Why do police/law enforcement agencies put such a big emphasis on good credit? What does good credit have to do with how one performs his or her job? Stellar background, not even a parking ticket, let's say, 2 commendations from the department he wants to get on for helping out as a citizen, 3 years as an auxiliary police officer for that town. Military Police both active duty and national guard for a total of 10 years, honroably discharged. Scored a 97 on the civil service test. Was turned down because his credit was horrible with 3 credit cards, and 1 repossession of a motorcycle, which he paid off in full the next day. Why was he denied? I feel bad for him it's all he has ever wanted to do, in fact he was the one who got me interested in pursuing Law Enforcement. I got my job, but he got denied for credit...I thought it was Law Enforcement not buying a car...Can anyone answer me about that?


----------



## ArchAngel2 (Oct 11, 2005)

Unfortunately a lot of departments look at credit records. Some of them believe that if you owe too much money on credit cards,have filed bankruptcy, etc, they think you may make bad decisions when it comes to handling money that you come across in the course of your career. Thankfully most background investigators and chiefs understand that car payments, mortgages and even balances on credit cards are a way of life.

I have heard rumors of people being denied for this reason, just so the department could make it to that magical name on the list that they want to hire.

maybe he should grieve it?


----------



## LawMan2545 (Mar 24, 2004)

kojack1 said:


> maybe he should grieve it?


I told him too, he said to forget it, he'll look out of state, his wife wants out of here anyways.
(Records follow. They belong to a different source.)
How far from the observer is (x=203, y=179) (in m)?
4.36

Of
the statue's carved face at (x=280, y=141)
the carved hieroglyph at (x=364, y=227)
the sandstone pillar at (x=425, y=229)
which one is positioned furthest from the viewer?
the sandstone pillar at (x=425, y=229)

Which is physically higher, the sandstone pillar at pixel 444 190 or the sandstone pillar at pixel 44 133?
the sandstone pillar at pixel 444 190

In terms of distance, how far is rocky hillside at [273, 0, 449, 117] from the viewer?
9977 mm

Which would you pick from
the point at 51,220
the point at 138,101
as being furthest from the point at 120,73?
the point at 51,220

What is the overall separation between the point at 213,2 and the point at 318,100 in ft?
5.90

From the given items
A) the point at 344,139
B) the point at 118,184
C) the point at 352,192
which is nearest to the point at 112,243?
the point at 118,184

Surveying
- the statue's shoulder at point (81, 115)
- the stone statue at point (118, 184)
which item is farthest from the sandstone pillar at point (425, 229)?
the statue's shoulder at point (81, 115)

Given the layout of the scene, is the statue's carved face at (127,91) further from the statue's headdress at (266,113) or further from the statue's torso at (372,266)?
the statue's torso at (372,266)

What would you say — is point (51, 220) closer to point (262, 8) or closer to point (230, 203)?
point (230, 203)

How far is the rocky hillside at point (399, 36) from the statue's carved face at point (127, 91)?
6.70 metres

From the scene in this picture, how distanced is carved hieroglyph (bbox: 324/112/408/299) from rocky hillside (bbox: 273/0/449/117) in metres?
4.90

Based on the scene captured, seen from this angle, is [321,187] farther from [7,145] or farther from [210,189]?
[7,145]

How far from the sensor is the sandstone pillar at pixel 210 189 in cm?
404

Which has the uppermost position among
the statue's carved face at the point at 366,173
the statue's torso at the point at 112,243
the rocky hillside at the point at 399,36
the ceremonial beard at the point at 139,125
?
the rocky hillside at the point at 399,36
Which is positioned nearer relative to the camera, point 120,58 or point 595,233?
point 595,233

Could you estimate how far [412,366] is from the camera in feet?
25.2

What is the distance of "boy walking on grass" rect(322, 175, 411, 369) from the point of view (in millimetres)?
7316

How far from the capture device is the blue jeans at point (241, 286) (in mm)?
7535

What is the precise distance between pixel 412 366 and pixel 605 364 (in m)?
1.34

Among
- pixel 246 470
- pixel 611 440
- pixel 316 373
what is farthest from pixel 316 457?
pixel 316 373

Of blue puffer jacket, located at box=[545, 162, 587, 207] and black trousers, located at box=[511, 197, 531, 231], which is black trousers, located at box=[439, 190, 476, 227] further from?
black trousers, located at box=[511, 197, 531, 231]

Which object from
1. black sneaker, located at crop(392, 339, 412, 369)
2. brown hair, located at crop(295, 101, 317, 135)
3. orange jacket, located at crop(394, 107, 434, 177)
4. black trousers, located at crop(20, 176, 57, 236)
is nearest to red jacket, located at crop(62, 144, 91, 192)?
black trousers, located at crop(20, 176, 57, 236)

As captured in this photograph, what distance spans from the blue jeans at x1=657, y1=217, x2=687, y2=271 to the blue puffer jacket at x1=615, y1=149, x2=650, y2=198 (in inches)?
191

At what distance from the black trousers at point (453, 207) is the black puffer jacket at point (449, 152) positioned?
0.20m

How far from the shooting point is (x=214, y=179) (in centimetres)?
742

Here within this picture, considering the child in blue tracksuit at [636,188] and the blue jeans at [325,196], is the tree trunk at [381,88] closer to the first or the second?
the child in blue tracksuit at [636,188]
I told him to go Fed like I am, he said he might. I just feel bad for him, it's the only thing he wanted, he joined the military on 2 reasons...to be a cop and to serve his country.


----------



## Beowolf (Jan 27, 2006)

The answer is more in re: to delinquent credit issues which CAN show irresponsibility, immaturity to pay debts but more importantly, susceptibility to blackmail and coercion and living w/in their means

hope this helps...


----------



## lofu (Feb 25, 2006)

LawMan2545 said:


> I told him too, he said to forget it, he'll look out of state, his wife wants out of here anyways. *I told him to go Fed like I am*, he said he might. I just feel bad for him, it's the only thing he wanted, he joined the military on 2 reasons...to be a cop and to serve his country.


I don't know too much about the Fed. hiring process but I'm guessing this might be a prob. for him there as well.


----------



## EOD1 (Mar 11, 2004)

lofu said:


> I don't know too much about the Fed. hiring process but I'm guessing this might be a prob. for him there as well.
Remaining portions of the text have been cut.